How have Indians at large fared under this government?

Using disaggregated data from national accounts, the real income of farmers actually declined at 4.4% per annum between 2018-19 and 2021-22, with real income in 2021-22 about 13% lower than what it was in 2018-19.
Using disaggregated data from national accounts, the real income of farmers actually declined at 4.4% per annum between 2018-19 and 2021-22, with real income in 2021-22 about 13% lower than what it was in 2018-19.

Summary

  • While we have no survey data on incomes since 2011-12, multiple sources suggest a decline or deceleration in what working Indians earned in the last five years. These grim readings may be at variance with claims made in the budget speech but mass distress warrants attention.

A significantly large part of Finance Minister Nirmala Sitharaman’s interim budget speech last week was devoted to outlining the performance of the incumbent government. With general elections only months away, this was expected. And like a political speech, her delivery on 1 February highlighted an increase in the per capita income of Indians by more than 50% over the last decade, along with the government’s claim of about 250 million Indians having moved out of multidimensional poverty during the same period.

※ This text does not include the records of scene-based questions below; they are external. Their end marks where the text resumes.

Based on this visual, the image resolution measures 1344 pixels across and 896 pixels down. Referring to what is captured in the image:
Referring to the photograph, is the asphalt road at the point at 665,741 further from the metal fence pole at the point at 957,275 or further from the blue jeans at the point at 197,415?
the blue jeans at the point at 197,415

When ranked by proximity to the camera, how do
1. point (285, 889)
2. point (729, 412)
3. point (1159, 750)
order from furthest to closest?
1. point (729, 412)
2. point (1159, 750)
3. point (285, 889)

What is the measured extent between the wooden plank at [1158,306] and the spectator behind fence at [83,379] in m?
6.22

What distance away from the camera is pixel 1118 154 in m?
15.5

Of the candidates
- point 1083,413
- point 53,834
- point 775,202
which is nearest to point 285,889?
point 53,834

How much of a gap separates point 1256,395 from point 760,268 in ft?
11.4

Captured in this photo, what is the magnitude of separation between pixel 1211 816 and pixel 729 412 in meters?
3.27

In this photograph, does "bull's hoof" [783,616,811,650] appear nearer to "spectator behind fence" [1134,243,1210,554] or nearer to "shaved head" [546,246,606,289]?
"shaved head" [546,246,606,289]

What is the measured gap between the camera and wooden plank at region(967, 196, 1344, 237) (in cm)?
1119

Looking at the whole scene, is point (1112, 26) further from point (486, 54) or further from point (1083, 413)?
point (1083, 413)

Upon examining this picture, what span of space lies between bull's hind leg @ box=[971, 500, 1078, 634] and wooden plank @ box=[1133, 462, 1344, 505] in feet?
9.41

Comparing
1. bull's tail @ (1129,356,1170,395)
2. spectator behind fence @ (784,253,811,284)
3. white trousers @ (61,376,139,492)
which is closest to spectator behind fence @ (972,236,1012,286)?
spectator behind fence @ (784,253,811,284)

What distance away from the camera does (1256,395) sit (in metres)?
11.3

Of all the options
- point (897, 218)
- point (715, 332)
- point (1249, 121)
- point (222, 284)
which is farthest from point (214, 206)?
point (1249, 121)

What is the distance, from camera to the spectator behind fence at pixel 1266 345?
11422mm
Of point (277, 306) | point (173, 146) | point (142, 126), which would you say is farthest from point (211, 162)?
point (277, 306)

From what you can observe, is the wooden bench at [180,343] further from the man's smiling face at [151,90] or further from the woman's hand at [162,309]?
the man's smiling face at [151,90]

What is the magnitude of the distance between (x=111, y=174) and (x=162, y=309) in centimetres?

But how realistic are these claims? The claim of poverty reduction is based on extrapolated estimates of poverty using the Multi-Dimensional Poverty (MPI) measure adopted by the Niti Aayog. While the claim may be right, it is not a substitute for the conventional measure of poverty based on consumption expenditure that India has been using since independence. The fact that we don’t have consumption expenditure data after 2011-12 makes it difficult to arrive at any estimate based on consumption poverty in the country. But the only available estimate from the leaked report of 2017-18 and several other estimates from alternative sources of data suggest that the pace of India’s poverty reduction slowed down after 2011-12 from the 2004-05 to 2011-12 period.

On Indian per capita income, the finance minister is right that it has increased by more than 50% over the past decade (i.e., between 2013-14 and 2023-24). However, the same data from the national accounts also shows a clear trend of deceleration, with per capita income increasing by 35% in the first five years, but decelerating to less than half (i.e. 17%) in the most recent half decade.

But then, per capita income estimates from national accounts are not the perfect measure if one wants to understand how Indians at large have fared on average. While there are no income surveys available for the country after 2011-12, an idea of the income earned by workers can be obtained from the Periodic Labour Force Surveys (PLFS), which have been collecting data from all workers since 2017-18. The most recent round for which we have information is that of 2022-23. Note that PLFS data is conceptually different from the broad estimates of national accounts, as it does not include transfers from the government as subsidies and pensions or any private remittances. Nonetheless, it offers a good indicator of how much Indians have earned from their participation in economic activity.

Since this government was re-elected in 2019, the appropriate comparison would be between 2018-19 and 2022-23. These numbers suggest that the real average earnings of Indians from work have increased only by 9% in the last four years, with a higher increase of 19% in rural areas but a negligible rise of only 4% in urban areas. While PLFS data suggests a moderate increase in the wages of casual workers, at more than 3% per annum, it also reports decline in the real wages of regular workers, with a sharper decline among urban regular workers. Self-employed workers in rural areas witnessed a marginal increase, whereas urban workers experienced a decline.

These estimates are not at variance with other sources of data for different categories of workers. Labour bureau estimates, for example, are available until November 2023; these point to a decline in wages for non-farm labourers of 0.9% per year in the last five years, while agricultural wages increased at a rate of 0.2% per annum. Compared to the level of real wages in May 2014, when this government took over, non-farm wages have declined at 0.4% per year, although agricultural wages show an increase of 0.5% per annum. Together, this decline in rural wages is the longest spell of declining wages experienced since independence.

What about farmers, who constitute India’s largest occupational group?

We have no easily available direct sources of data from which to estimate what our farmers earned. The only available source is the Situation Assessment Survey (SAS) of farmers, which reports a decline in cultivation income of farmers of 1.5% per annum between 2012-13 and 2018-19, the last year for which this report is available. What about farmer incomes under the present government? The easiest option is to make estimates using the Niti Aayog’s methodology that relies on national accounts. Thus, using disaggregated data from national accounts, the real income of farmers actually declined at 4.4% per annum between 2018-19 and 2021-22, with real income in 2021-22 about 13% lower than what it was in 2018-19.

Clearly, multiple data sources suggest a decline or at best a deceleration in the income earned by working Indians in the last five years. While this may be at variance with claims of the finance minister, it also warrants a more realistic approach to policymaking.

The budget was only a ‘vote on account,’ but it signals a misplaced understanding of the reality faced by a majority of Indians. While claims of increasing incomes and declining poverty can always be justified as political rhetoric during an election year, ignoring the reality of distress among vast multitudes of working Indians is unlikely to help the recovery of an economy that is emerging too unevenly from a pre-pandemic slowdown followed by a covid contraction in an uncertain global environment.